-- BEGIN RECORDS FOR PROCESSING --
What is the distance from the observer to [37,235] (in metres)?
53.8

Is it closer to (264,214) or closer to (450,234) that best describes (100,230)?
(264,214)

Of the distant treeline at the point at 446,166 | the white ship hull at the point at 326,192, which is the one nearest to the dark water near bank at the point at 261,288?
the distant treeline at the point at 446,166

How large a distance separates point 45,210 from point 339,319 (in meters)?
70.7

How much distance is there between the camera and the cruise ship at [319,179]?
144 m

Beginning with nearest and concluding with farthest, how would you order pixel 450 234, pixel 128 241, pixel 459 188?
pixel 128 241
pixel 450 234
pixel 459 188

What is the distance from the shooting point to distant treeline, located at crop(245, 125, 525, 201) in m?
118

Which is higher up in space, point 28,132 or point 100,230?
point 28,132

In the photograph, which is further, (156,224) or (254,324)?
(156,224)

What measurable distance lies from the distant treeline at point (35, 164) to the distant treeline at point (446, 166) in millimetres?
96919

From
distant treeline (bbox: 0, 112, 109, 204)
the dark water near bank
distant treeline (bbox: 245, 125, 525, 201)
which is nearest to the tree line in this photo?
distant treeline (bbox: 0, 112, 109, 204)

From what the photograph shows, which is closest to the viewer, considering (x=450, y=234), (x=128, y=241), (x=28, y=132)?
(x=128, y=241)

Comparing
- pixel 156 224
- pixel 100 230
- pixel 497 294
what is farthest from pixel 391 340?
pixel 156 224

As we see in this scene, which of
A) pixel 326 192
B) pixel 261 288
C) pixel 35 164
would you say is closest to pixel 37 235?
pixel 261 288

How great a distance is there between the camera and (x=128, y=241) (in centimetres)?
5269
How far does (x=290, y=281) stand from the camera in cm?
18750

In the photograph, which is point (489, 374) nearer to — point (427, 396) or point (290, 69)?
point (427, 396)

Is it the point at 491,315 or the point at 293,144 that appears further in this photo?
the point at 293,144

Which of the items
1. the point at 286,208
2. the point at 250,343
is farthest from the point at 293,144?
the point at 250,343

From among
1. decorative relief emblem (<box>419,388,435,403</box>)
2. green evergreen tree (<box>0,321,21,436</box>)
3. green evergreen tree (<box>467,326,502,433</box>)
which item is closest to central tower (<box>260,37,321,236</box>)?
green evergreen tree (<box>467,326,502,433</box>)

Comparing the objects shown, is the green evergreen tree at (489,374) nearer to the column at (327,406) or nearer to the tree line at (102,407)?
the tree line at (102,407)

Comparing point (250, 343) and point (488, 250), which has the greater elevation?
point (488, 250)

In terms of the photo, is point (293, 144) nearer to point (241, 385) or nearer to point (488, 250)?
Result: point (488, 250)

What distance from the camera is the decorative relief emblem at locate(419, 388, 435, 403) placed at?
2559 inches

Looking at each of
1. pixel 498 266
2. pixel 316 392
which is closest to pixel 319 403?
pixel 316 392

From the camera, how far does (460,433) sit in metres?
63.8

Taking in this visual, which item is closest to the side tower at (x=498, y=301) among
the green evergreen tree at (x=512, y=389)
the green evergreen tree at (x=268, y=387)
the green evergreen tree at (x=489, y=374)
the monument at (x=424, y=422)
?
-- END RECORDS FOR PROCESSING --
TASK REQUIREMENTS
Copy all of the records above word for word, without changing anything.

ANSWER TO THE EXERCISE
What is the distance from the observer to [37,235] (in metres)?
53.8

Is it closer to (264,214) or closer to (450,234) that best describes (100,230)?
(264,214)

Of the distant treeline at the point at 446,166 | the white ship hull at the point at 326,192, which is the one nearest to the dark water near bank at the point at 261,288?
the distant treeline at the point at 446,166

How large a distance separates point 45,210 from point 339,319 (in meters)?
70.7

How much distance is there between the camera and the cruise ship at [319,179]?
144 m

Beginning with nearest and concluding with farthest, how would you order pixel 450 234, pixel 128 241, pixel 459 188?
pixel 128 241
pixel 450 234
pixel 459 188

What is the distance from the shooting point to distant treeline, located at crop(245, 125, 525, 201) in m?
118

Which is higher up in space, point 28,132 or point 100,230?
point 28,132

In the photograph, which is further, (156,224) or (254,324)?
(156,224)

What measurable distance lies from the distant treeline at point (35, 164) to the distant treeline at point (446, 166) in millimetres?
96919

From
distant treeline (bbox: 0, 112, 109, 204)
the dark water near bank
distant treeline (bbox: 245, 125, 525, 201)
which is nearest to the tree line in this photo?
distant treeline (bbox: 0, 112, 109, 204)

From what the photograph shows, which is closest to the viewer, considering (x=450, y=234), (x=128, y=241), (x=28, y=132)?
(x=128, y=241)

Comparing
- pixel 156 224
- pixel 100 230
- pixel 497 294
what is farthest from pixel 391 340?
pixel 156 224

As we see in this scene, which of
A) pixel 326 192
B) pixel 261 288
C) pixel 35 164
would you say is closest to pixel 37 235?
pixel 261 288

How great a distance is there between the camera and (x=128, y=241) (in centimetres)?
5269
How far does (x=290, y=281) stand from the camera in cm?
18750

In the photograph, which is point (489, 374) nearer to — point (427, 396) or point (290, 69)?
point (427, 396)

Is it the point at 491,315 or the point at 293,144 that appears further in this photo?
the point at 293,144

Which of the items
1. the point at 286,208
2. the point at 250,343
is farthest from the point at 293,144?
the point at 250,343

From among
1. decorative relief emblem (<box>419,388,435,403</box>)
2. green evergreen tree (<box>0,321,21,436</box>)
3. green evergreen tree (<box>467,326,502,433</box>)
which item is closest to central tower (<box>260,37,321,236</box>)?
green evergreen tree (<box>467,326,502,433</box>)

Comparing the objects shown, is the green evergreen tree at (489,374) nearer to the column at (327,406) or nearer to the tree line at (102,407)?
the tree line at (102,407)

Comparing point (250, 343) and point (488, 250), which has the greater elevation?
point (488, 250)

In terms of the photo, is point (293, 144) nearer to point (241, 385) or nearer to point (488, 250)?
Result: point (488, 250)

What distance from the camera is the decorative relief emblem at locate(419, 388, 435, 403) placed at?
2559 inches

Looking at each of
1. pixel 498 266
2. pixel 316 392
which is closest to pixel 319 403?
pixel 316 392

From the camera, how far does (460,433) sit in metres?
63.8

Taking in this visual, which item is closest to the side tower at (x=498, y=301) among
the green evergreen tree at (x=512, y=389)
the green evergreen tree at (x=268, y=387)
the green evergreen tree at (x=489, y=374)
the monument at (x=424, y=422)
?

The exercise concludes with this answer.